**DESCRIPTION OF THE TASK:** In the passage on happiness, why does the writer say happiness came "Not by chance; by change"? Explain in one to three sentences.

**PASSAGE SHOWN:**
───
Happiness.
For the longest time -- oh god, four years probably -- that always seemed to be the one thing I craved but never got. Not even happiness even; just a sense of inner peace. Solitude inside my head. To be able to enjoy a moment of peace inside my own head without constant screaming that was so loud not even music could drown it out. This seemed but a wish that would never be granted.
But happiness, I did receive. Not by chance; by change. Perhaps the chemicals in my brain did balence themselves out, but all I know is it was all me. I started making some life changes such as spending less time on my phone and practicing meditation regularly, and things started turning out. The voices quieted down. My mind wasn't bombarded with thoughts 24/7. The inside of my head finally became a peaceful place to be. Flowers filled my soul instead of demons.
───
**GIVEN DATA:**
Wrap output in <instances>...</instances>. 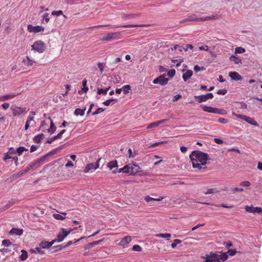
───
**RESULT OF THIS EXERCISE:** The writer credits the change to their own effort. They started making life changes, such as spending less time on their phone and practicing meditation regularly. After that, the voices quieted and their mind became a peaceful place.